OpenAI has released GPT-4 – A new powerful AI model which understands images has been released by OpenAI. OpenAI calls this new powerful model GPT-4, referring to it as “the latest milestone in its effort in scaling up deep learning.”
Pricing is $0.03 per 1,000 “prompt” tokens (about 750 words) and $0.06 per 1,000 “completion” tokens (again, about 750 words). Tokens represent raw text; for example, the word “fantastic” would be split into the tokens “fan,” “tas,” and “tic.” Prompt tokens are parts of words fed into GPT-4, whereas completion tokens are the content generated by GPT-4.
Stripe is another early adopter, using GPT-4 to scan business websites and provide a summary to customer support staff. Duolingo turned GPT-4 into a new language learning subscription tier. Morgan Stanley is developing a GPT-4-powered system that will retrieve information from company documents and serve it to financial analysts. GPT-4 is also being used by Khan Academy to create an automated tutor.
GPT-4 can generate text as well as accept image and text inputs, which is an improvement over GPT-3.5, which only accepted text, and performs at a “human level” on a variety of professional and academic benchmarks.
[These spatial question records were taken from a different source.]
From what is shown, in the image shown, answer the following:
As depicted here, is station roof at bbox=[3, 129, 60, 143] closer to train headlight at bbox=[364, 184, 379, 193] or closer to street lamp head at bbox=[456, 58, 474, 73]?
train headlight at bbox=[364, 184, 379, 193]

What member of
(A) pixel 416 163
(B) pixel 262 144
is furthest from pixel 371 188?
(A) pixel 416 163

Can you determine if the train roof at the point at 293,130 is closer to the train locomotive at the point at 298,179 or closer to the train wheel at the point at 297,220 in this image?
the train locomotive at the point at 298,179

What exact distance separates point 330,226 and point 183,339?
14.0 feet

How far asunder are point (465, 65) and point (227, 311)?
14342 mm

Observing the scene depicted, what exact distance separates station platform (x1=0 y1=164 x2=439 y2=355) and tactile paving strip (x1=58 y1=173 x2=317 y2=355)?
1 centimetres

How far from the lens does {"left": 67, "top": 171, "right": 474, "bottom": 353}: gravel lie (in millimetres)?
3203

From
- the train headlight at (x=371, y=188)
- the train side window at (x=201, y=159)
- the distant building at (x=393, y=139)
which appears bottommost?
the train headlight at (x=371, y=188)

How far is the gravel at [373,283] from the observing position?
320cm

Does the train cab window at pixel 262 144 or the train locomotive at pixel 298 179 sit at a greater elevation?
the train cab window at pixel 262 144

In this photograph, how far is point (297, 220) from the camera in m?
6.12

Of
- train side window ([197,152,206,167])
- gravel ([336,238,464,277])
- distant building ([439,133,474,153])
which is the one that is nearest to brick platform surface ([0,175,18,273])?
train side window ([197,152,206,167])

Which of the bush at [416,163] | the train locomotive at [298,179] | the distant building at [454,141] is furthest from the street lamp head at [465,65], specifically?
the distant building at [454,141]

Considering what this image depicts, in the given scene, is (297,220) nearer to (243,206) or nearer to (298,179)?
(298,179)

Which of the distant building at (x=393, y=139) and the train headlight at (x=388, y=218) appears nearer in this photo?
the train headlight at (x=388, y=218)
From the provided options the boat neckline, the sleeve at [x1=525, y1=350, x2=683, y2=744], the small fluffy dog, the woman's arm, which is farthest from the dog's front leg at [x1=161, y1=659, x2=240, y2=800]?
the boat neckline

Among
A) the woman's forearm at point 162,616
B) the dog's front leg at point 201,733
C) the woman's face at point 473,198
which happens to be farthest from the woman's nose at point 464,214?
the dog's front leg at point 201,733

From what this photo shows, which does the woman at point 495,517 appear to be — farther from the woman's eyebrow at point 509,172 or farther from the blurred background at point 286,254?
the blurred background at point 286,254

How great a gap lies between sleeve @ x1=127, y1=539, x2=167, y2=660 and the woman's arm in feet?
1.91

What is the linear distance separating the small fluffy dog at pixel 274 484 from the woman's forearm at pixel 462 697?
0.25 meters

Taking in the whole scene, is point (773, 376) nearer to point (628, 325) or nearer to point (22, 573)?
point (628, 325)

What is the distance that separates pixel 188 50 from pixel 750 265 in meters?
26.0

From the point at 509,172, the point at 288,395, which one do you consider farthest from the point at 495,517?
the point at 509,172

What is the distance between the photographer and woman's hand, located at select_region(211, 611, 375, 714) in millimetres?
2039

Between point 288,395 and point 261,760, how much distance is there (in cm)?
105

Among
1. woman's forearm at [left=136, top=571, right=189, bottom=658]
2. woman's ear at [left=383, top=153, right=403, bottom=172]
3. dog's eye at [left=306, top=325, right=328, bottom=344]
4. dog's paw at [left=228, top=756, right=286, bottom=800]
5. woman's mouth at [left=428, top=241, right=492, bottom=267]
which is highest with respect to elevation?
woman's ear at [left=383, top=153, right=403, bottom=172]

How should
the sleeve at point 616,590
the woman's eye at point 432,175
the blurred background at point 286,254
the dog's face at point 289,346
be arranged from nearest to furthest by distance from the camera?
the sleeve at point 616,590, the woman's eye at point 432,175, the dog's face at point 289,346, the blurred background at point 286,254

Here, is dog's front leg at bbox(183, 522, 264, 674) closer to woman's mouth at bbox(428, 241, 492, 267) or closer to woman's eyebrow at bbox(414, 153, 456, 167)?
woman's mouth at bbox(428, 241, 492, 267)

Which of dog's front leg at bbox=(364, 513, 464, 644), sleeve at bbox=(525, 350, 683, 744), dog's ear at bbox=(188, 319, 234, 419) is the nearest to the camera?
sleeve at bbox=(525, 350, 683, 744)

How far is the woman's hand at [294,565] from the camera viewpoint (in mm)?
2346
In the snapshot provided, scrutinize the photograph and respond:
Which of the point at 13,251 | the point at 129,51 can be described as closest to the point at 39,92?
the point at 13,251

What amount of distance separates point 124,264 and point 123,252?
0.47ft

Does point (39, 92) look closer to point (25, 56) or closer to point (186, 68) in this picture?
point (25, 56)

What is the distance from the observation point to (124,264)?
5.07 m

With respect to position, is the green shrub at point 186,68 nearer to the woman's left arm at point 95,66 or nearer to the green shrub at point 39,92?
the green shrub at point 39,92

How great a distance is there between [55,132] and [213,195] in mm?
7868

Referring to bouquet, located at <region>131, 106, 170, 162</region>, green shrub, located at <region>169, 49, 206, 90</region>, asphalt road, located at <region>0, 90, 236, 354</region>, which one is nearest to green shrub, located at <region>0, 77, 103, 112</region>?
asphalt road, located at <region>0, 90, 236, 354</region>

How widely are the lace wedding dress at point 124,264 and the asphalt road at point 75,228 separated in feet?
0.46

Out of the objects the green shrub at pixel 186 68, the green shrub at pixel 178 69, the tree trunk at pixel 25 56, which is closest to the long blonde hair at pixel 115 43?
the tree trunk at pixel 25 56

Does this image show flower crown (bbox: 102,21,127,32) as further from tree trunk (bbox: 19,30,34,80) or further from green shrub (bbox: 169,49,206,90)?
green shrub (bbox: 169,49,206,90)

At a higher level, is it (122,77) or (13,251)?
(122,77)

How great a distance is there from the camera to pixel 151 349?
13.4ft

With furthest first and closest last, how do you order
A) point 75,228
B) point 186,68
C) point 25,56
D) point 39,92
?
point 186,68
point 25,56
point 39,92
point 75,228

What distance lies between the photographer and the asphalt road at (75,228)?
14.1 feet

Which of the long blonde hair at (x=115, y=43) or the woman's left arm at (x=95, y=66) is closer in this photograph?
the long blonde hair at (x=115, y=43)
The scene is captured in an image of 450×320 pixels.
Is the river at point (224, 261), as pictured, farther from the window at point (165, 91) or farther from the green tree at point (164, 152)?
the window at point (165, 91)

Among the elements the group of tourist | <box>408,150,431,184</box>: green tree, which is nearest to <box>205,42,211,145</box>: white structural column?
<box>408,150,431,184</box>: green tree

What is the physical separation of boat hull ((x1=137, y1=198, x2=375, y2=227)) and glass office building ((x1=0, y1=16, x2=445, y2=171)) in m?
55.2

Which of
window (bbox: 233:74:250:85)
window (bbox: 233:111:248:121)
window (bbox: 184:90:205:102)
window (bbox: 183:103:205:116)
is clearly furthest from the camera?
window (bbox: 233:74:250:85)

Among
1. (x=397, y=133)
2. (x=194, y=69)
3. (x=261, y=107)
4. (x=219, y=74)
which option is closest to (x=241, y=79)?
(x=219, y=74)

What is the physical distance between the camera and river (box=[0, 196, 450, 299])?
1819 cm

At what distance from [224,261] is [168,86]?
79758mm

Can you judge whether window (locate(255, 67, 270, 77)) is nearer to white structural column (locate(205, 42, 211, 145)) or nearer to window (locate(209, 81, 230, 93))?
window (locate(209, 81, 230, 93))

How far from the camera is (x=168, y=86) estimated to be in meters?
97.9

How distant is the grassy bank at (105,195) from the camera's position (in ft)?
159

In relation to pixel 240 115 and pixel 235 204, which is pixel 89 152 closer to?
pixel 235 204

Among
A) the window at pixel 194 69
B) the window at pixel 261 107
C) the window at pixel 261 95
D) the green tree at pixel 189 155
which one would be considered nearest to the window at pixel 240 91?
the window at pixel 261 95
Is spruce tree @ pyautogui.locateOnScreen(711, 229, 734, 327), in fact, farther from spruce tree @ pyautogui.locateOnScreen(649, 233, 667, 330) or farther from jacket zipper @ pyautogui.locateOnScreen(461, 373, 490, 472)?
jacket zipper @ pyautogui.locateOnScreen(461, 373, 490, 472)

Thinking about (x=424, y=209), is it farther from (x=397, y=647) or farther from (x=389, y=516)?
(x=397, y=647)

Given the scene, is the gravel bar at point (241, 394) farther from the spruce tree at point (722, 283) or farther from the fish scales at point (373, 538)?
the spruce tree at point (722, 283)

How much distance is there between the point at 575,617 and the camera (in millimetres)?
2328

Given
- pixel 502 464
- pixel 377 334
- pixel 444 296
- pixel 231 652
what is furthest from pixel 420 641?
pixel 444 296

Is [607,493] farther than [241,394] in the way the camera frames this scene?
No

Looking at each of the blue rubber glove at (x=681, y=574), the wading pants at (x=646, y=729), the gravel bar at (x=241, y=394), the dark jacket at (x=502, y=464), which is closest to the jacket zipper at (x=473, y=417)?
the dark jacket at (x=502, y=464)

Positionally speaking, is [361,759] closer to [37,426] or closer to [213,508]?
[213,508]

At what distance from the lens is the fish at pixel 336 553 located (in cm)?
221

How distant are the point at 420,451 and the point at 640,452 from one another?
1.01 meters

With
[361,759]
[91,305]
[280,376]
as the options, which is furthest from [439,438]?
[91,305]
GPT-4, for example, passes a simulated bar exam with a score in the top 10% of test takers; GPT-3.5’s score was in the bottom 10%.
According to the company, OpenAI spent six months “iteratively aligning” GPT-4 using lessons from an internal adversarial testing program as well as ChatGPT, resulting in “best-ever results” on factuality, steerability, and refusing to go outside of guardrails. GPT-4, like previous GPT models, was trained using publicly available data, including data from public web pages and data licensed by OpenAI.
OpenAI collaborated with Microsoft to build a “supercomputer” in the Azure cloud from the ground up, which was used to train GPT-4.
The distinction between GPT-3.5 and GPT-4 can be subtle in casual conversation, OpenAI wrote in a blog post announcing GPT-4. “The difference becomes apparent when the task’s complexity reaches a sufficient threshold — GPT-4 is more reliable, creative, and capable of handling far more nuanced instructions than GPT-3.5.”
One of GPT-4’s most intriguing features is its ability to understand both images and text. GPT-4 can caption — and even interpret — relatively complex images, such as identifying a Lightning Cable adapter from a photograph of an iPhone plugged in.
The image understanding capability is not yet available to all OpenAI customers; for the time being, OpenAI is testing it with a single partner, Be My Eyes. Be My Eyes’ new Virtual Volunteer feature, which is powered by GPT-4, can answer questions about images sent to it. A blog post by the company explains how it works:
“For example, if a user sends a picture of the inside of their refrigerator, the Virtual Volunteer will not only be able to correctly identify what’s in it but also extrapolate and analyze what can be prepared with those ingredients. The tool can also then offer a number of recipes for those ingredients and send a step-by-step guide on how to make them.”
The aforementioned steerability tooling could be a more significant improvement in GPT-4. OpenAI introduces a new API capability, “system” messages, with GPT-4, which allows developers to prescribe style and tasks by describing specific directions. System messages, which will be added to ChatGPT in the future, are essentially instructions that set the tone — and set boundaries — for the AI’s subsequent interactions.
For example, a system message might read: “You are a tutor that always responds in the Socratic style. You never give the student the answer, but always try to ask just the right question to help them learn to think for themselves. You should always tune your question to the interest and knowledge of the student, breaking down the problem into simpler parts until it’s at just the right level for them.”
Even with system messages and other upgrades, OpenAI admits that GPT-4 is far from perfect. It still “hallucinates” facts and makes errors in reasoning, sometimes with great confidence. GPT-4 incorrectly described Elvis Presley as the “son of an actor” in one example cited by OpenAI.
“GPT-4 generally lacks knowledge of events that have occurred after the vast majority of its data cut off (September 2021), and does not learn from its experience,” OpenAI wrote. “It can sometimes make simple reasoning errors which do not seem to comport with competence across so many domains or be overly gullible in accepting obvious false statements from a user. And sometimes it can fail at hard problems the same way humans do, such as introducing security vulnerabilities into code it produces.”
OpenAI does note, however, that it has made improvements in specific areas; for example, GPT-4 is less likely to refuse requests on how to synthesize dangerous chemicals. According to the company, GPT-4 is 82% less likely to respond to requests for “disallowed” content than GPT-3.5 and responds to sensitive requests — such as medical advice and anything pertaining to self-harm — in accordance with OpenAI’s policies 29% more often.